==== DATA EXTRACTS ====

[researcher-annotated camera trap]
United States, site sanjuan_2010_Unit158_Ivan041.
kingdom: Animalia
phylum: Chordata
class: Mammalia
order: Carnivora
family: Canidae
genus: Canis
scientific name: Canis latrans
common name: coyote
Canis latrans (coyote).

====

## WORK ORDER
From the first record to the last, copy everything exactly.

## RESPONSE FOR THIS EXERCISE
[researcher-annotated camera trap]
United States, site sanjuan_2010_Unit158_Ivan041.
kingdom: Animalia
phylum: Chordata
class: Mammalia
order: Carnivora
family: Canidae
genus: Canis
scientific name: Canis latrans
common name: coyote
Canis latrans (coyote).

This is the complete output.